Premium analyses for PPP1R3D — synthetic lethality, tumor antigen, and pembrolizumab response.
This table summarizes PPP1R3D survival associations across molecular data types. PPP1R3D RNA expression shows survival associations in the most cancer types (26), followed by mutation status (5) and mass-spec protein abundance (7). The rightmost column indicates the cancer type with the highest sampling consensus for each molecular layer.

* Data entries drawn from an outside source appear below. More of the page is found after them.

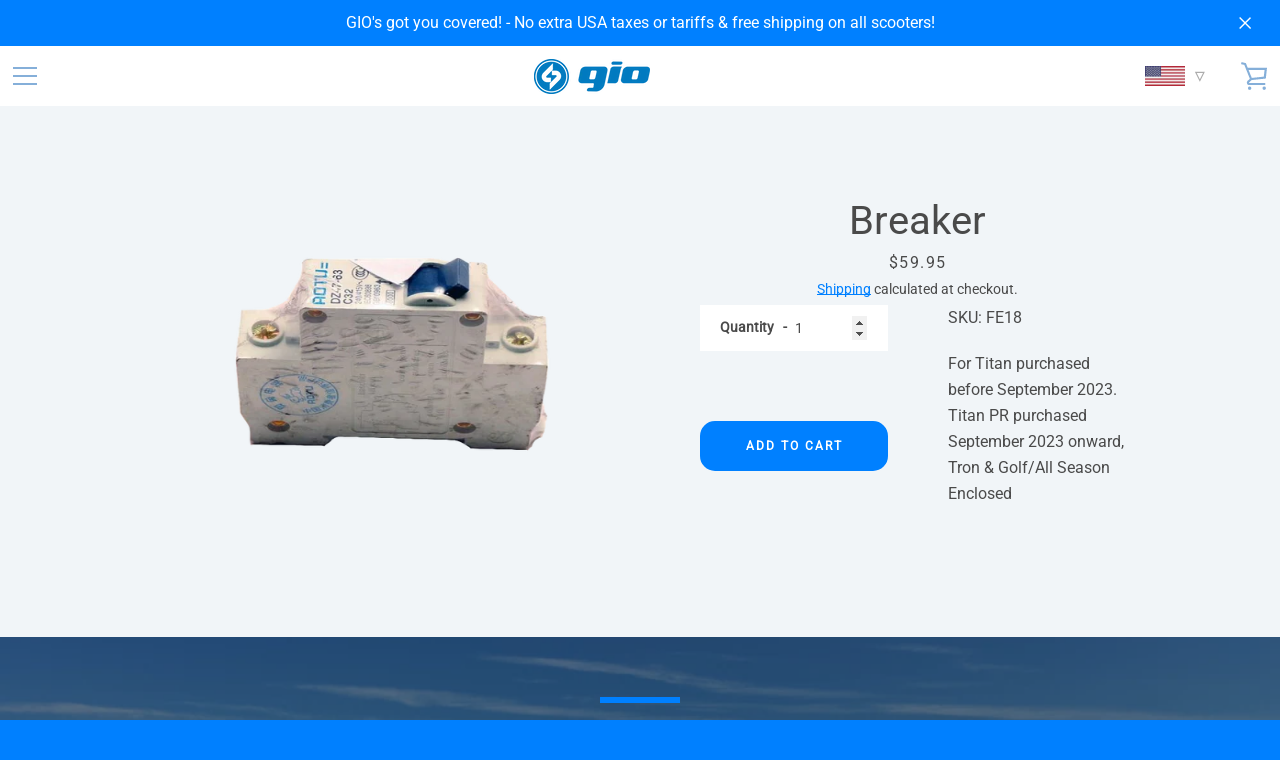

--- FILE ---
content_type: text/javascript
request_url: https://giomobility.com/cdn/shop/t/18/assets/custom.js?v=101612360477050417211759431162
body_size: -723
content:
//# sourceMappingURL=/cdn/shop/t/18/assets/custom.js.map?v=101612360477050417211759431162
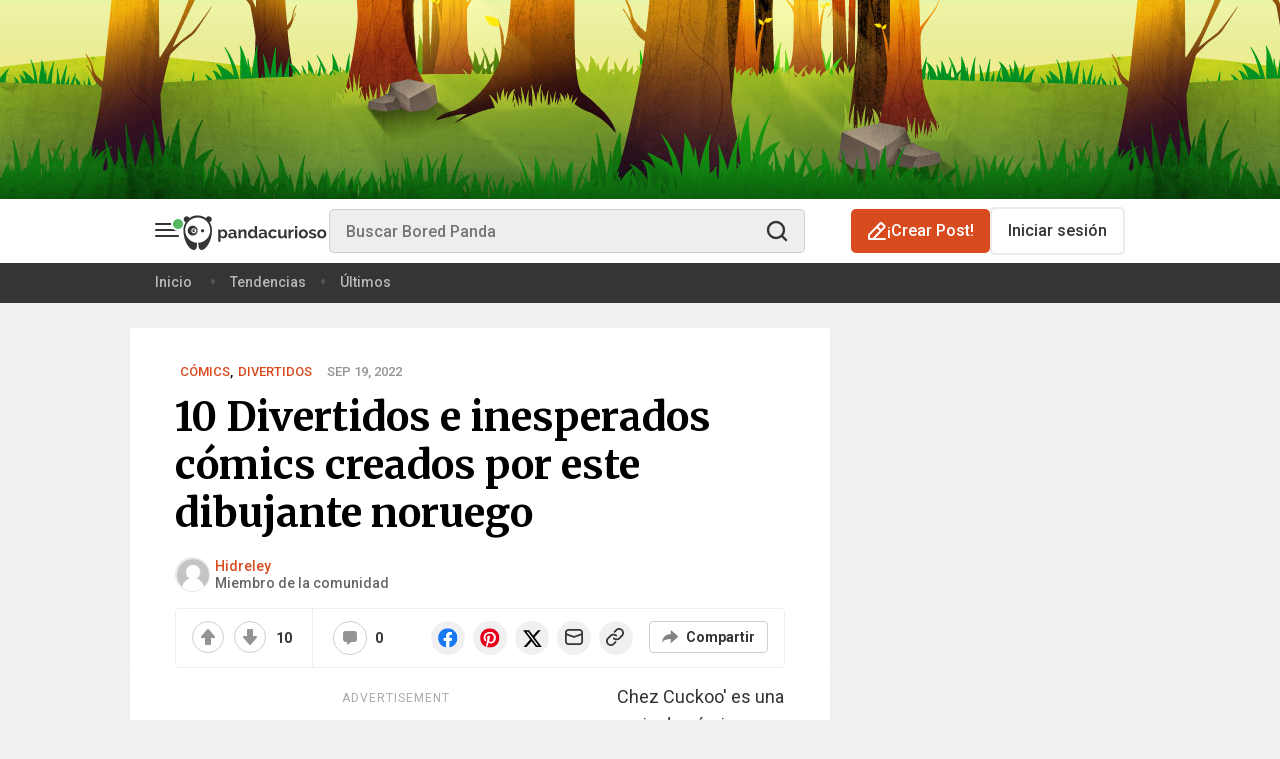

--- FILE ---
content_type: application/javascript; charset=utf-8
request_url: https://fundingchoicesmessages.google.com/f/AGSKWxUDeQMm-p_1sbmo6Q7Euz-CHf1_aJkf_x8d9ckzn9tGd4V_uAFXo3aYHudoCOWYWA1QvdToE4rrO_xxLu2QpprdmJX5wDZHxtbqbIVTt85Lldemd2d3h8RbZuqGBzTwovttgtE06mIyUhyrvGQkM_48KaqsWL04Hk3YDLH-ddTE7G8V9t5gn1u-_kke/__adbox.&adsrc=/getadverts?_pcads_2.0]
body_size: -1290
content:
window['bc3e7bf6-6e1e-4476-aad7-7349c3ea7488'] = true;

This table ranks reproducible PPP1R3D RNA expression–survival associations across cancer types. High PPP1R3D expression shows unfavorable associations in UVM and LGG, but favorable associations in KIRC, HNSC, CESC and LUSC. The KIRC Kaplan–Meier curve shows clear separation, with the low-expression group declining faster, consistent with the favorable association (log-rank p < 0.001). Together, the overview and detailed table identify KIRC as the clearest survival context for PPP1R3D RNA expression.
This table summarizes PPP1R3D tumor–normal expression differences by data type. RNA shows broader differences across cancer types, with a lineage consensus of 10, while mass-spec protein shows differences in 3. The strongest signals are observed in LUSC for RNA and LSCC for protein.
This table ranks reproducible tumor–normal expression differences for PPP1R3D. A negative fold-change indicates higher expression in normal tissue than in tumor tissue. PPP1R3D shows lower tumor expression in UCEC and THCA and higher tumor expression in LUSC, BRCA, LIHC and BLCA. The LUSC box plot shows higher PPP1R3D RNA expression in tumor versus normal tissue (log2 FC = +0.926, t-test p < 0.001).
This table shows molecular features associated with PPP1R3D in patient tissues and cancer cell lines. In patient samples, PPP1R3D shows the broadest associations at the RNA and protein expression levels, with UVM recurring as the lineage with the largest associated feature set. In cancer cell lines, PPP1R3D RNA and mutation anchors are most strongly linked to RNA-expression features, especially in SOFT_TISSUE, while CRISPR and shRNA rows add functional-dependency signals in LUNG_SCLC and BLOOD_Leukemia.